Moreover, even assuming that the tone of the letters can indicate whether they were meant as official determinations, the letters in this case evince no such intent. These communications explicitly endorse and express support for the state's ongoing revision process-a fact that is particularly significant against the backdrop of discretion inherent in deciding whether to make a determination under § 1313(c)(4)(B). They clearly intend to offer guidance to the state during the state's revision process, and the only mention of the relevant statute is in the context of not invoking any statutory power. (Dkt. No. 29, Ex. I.) Plaintiff argues that interpreting the letters in this manner means that the EPA can "effectively excuse itself from its mandatory obligations to promulgate a standard." (Pl. Resp. at 8; Dkt. No. 55 at 12.) But there is no mandatory obligation until a determination has been made, and the EPA's ability to "excuse itself" is inherent in the discretion to decline to make a determination.

Also significant is that neither the letters nor the Plaintiffs identify specific water-quality standards that are deficient. The fish-consumption standard undeniably implicates certain human health criteria and certain water-quality standards. Yet the communications identify no "revised or new water quality standard, " reinforcing the conclusion that these are not official determinations regarding the standards for purposes of 33 U.S.C. § 1313(c)(4)(B). Indeed, although Plaintiffs emphasize that it is not "likely [that] EPA is confused about what human health criteria are based on the health consumption rate, " at no point do Plaintiffs actually identify the specific water-quality standards about which EPA has allegedly made a statutory determination.[4]

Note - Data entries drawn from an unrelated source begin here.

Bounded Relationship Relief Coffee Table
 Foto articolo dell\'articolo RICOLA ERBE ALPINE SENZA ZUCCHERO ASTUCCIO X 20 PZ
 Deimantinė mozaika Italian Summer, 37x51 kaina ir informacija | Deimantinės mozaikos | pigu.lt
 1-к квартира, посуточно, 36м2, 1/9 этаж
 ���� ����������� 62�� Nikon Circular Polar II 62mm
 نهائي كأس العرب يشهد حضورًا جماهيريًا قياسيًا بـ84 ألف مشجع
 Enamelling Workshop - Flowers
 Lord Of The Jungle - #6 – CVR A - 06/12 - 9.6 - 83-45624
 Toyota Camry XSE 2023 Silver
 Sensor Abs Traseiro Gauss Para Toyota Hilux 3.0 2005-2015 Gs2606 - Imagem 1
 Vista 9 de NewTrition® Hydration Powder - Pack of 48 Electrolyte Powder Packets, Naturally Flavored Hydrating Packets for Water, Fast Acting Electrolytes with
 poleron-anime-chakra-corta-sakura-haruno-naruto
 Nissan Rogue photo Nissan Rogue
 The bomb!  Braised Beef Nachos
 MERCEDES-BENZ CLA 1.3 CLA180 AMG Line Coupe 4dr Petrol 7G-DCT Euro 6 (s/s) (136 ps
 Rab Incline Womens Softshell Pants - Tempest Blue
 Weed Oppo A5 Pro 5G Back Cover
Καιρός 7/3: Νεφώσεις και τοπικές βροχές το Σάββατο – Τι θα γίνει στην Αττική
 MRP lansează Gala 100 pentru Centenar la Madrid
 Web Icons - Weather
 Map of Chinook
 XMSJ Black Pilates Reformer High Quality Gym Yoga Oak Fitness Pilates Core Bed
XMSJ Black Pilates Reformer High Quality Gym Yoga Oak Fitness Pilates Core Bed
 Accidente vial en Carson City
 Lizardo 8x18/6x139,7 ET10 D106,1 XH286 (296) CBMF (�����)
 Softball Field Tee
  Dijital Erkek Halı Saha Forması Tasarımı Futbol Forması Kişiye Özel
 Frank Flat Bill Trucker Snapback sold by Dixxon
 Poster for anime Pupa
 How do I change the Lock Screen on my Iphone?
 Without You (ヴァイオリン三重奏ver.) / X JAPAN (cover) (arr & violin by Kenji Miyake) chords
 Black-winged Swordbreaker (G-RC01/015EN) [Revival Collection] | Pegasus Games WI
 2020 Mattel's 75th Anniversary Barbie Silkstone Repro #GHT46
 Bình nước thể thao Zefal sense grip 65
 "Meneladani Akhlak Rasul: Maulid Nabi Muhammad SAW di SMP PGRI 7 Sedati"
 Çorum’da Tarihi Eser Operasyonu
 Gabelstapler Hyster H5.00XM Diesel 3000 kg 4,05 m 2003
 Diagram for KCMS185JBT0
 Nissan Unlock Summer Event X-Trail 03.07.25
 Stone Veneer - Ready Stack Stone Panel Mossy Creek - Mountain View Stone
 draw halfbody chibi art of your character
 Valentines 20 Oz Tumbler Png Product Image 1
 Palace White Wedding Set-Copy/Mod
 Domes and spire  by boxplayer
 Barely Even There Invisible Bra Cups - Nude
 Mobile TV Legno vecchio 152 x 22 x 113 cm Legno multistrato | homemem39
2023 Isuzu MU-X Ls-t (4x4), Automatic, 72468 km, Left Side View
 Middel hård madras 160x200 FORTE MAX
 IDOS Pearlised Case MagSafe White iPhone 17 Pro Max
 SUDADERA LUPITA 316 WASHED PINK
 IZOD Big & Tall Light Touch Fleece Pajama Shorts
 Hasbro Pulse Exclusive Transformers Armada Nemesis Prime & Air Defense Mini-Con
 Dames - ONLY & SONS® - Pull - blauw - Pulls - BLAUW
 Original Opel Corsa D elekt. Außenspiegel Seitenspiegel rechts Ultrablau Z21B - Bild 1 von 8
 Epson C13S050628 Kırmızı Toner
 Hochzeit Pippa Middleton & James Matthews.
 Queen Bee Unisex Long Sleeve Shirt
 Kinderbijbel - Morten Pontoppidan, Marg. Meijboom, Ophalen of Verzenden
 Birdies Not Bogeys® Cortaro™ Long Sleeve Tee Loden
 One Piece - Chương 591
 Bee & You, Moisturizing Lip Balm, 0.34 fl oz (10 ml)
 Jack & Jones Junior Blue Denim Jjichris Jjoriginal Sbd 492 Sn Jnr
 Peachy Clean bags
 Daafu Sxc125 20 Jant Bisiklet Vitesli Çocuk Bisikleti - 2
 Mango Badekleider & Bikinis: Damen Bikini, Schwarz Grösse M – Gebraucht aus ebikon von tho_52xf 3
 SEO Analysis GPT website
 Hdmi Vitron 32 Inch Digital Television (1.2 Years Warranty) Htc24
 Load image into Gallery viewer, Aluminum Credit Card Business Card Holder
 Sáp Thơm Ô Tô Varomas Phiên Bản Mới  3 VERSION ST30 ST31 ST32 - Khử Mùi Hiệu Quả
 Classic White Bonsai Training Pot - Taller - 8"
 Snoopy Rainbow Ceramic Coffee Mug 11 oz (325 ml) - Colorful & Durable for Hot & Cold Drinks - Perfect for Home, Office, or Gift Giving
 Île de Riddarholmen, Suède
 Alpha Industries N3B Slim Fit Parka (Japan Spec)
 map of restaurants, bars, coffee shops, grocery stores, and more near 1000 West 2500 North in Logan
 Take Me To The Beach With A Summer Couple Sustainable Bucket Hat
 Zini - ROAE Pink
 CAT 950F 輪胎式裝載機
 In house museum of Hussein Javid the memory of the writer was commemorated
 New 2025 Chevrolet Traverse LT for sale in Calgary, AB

Finally, even assuming that a determination has been made, the Court disagrees with Plaintiffs' characterization that there has been a delay of over three years such that the EPA has failed to act "promptly." The only letter mentioning the relevant statutory provision is the June - letter. Even assuming that this letter constituted a statutorily relevant determination, Plaintiffs cite no authority-nor has this Court found any-suggesting that failing to propose standards within four months of that determination would necessarily be failing to act "promptly."[5] (Dkt. No. 28 at 19-21 (citing caselaw suggesting that delays ranging from nineteen months to three years were not acting promptly)). Absent a failure to promptly propose regulations, the EPA has shirked no mandatory duty and this Court lacks jurisdiction.

III. CONCLUSION

For the foregoing reasons, the Court DENIES Plaintiff's motion (Dkt. No. 28) and GRANTS Defendant's motion (Dkt. No. 48). This matter is DISMISSED without prejudice for lack of subject matter jurisdiction.